“Lavorare su turni nuoce gravemente alla salute”, ecco le categorie più a rischio

“Il lavoro a turni, in particolare quello notturno o quello che prevede la rotazione, è da tempo contrassegnato in rosso dalle autorità sanitarie: gli effetti sono paragonabili a quelli del tabacco”
Il lavoro a turni

Diversi studi mettono in guardia dagli effetti dei turni di lavoro. Producono l’alterazione cronica di tutti i ritmi biologici, ciò che ha un enorme impatto sulla salute degli individui. Lo riferisce il Paìs, che calcola che in Spagna più di tre milioni e mezzo di salariati lavorano su turni e circa due milioni (10,6% degli occupati) lavorano occasionalmente di notte (6%) o più della metà delle giornate lavorative (4,6%), stando ai dati elaborati dall’Istituto nazionale di statistica per il 2021.

Il lavoro a turni

Il lavoro a turni

“Il lavoro a turni, in particolare quello notturno o quello che prevede la rotazione, è da tempo contrassegnato in rosso dalle autorità sanitarie”, specifica il quotidiano. E gli effetti “sono paragonabili a quelli del tabacco”, secondo la definizione del dottor Juan Antonio Madrid, professore di Fisiologia e direttore del Laboratorio di Cronobiologia dell’Università di Murcia.

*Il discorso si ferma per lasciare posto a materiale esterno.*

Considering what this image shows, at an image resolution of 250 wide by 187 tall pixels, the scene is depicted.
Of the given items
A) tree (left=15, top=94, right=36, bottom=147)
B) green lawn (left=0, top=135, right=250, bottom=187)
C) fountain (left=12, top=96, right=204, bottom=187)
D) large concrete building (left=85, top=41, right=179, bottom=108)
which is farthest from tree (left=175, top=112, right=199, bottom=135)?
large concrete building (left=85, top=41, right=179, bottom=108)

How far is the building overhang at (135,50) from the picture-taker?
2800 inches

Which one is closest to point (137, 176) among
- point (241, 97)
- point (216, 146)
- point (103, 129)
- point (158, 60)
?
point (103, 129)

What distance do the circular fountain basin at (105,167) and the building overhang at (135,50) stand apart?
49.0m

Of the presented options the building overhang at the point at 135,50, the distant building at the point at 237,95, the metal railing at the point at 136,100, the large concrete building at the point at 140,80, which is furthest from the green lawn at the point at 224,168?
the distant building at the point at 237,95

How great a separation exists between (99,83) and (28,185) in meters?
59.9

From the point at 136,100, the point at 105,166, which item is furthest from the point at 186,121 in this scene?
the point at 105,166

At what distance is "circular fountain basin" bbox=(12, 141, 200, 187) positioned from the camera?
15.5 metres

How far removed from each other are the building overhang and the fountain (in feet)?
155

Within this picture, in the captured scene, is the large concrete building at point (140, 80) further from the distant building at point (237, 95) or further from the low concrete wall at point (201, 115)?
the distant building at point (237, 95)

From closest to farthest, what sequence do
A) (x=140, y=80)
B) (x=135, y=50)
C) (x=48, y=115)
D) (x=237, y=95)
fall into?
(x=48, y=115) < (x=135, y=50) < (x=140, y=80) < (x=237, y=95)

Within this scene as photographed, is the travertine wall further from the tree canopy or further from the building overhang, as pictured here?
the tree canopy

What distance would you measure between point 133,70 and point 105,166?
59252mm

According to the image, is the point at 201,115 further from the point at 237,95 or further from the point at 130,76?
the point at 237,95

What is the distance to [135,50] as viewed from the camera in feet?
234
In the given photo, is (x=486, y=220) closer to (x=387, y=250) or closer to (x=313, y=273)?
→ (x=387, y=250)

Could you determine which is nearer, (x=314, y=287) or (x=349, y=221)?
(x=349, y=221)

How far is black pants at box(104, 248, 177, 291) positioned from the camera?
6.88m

Il motivo, secondo il docente, è che “il rilascio di mediatori infiammatori è esacerbato e diminuisce l’attività del sistema neurovegetativo. Un effetto a livello metabolico che può portare a prediabete, livelli più elevati di trigliceridi, alterazioni cardiovascolari (ipertensione), un aumentato rischio di infarto del miocardio e ictus, eccetera. In breve, si aggrava un’ampia varietà di patologie molto importanti”.  Una condizione, questa, che si protrae a lungo, anche dopo aver lasciato il lavoro e l’alternanza dei turni.

Lo studio sui topi

Lo ha dimostrato uno studio recete sui topi, pubblicato sulla rivista scientifica Neurobiology of Sleep and Circadian Rhythms, i cui risultati confermano che gli effetti degli orari di lavoro a  turni durante la prima età adulta (equivalenti a 18-24 anni di età umana) “persistono fino alla mezza età (55-60 anni) anche dopo che i roditori sono tornati a un orario normale durante il periodo intermedio”. “Abbiamo scoperto che l’esposizione a orari di lavoro a turni durante la prima età adulta esacerba gli esiti di ictus ischemico di mezza età, in particolare nelle donne, anche quando i soggetti dello studio sono tornati a un orario normale”.

“L’organismo non è preparato”

Secondo il professor Madrid, “è quasi impossibile adattarsi al lavoro notturno”, perché “il problema principale sono le sue abitudini caotiche, il fatto che un giorno mangi ad un’ora e l’altro ad un’altra, che un giorno attivi il tuo corpo per fare esercizio e poi cambi orario, che un giorno vai a dormire da una certa ora e il giorno dopo a un’altra ancora. Gli orologi biologici sono preparati per anticipare, per preparare il corpo a tutti gli eventi regolari e prevedibili.

Se non ristabiliamo quel quadro in modo prevedibile, l’organismo non è preparato”, spiega Francis Lévi, Direttore della ricerca presso il gruppo di Cronoterapia, Tumori e Trapianti della Scuola di Medicina dell’Università Paris-Saclay, che conclude: “Oggi è possibile valutare oggettivamente il sonno e la salute circadiana in tempo quasi reale e in modo non invasivo, progettando misure di prevenzione per i singoli lavoratori quando necessario e valutandone l’efficacia”.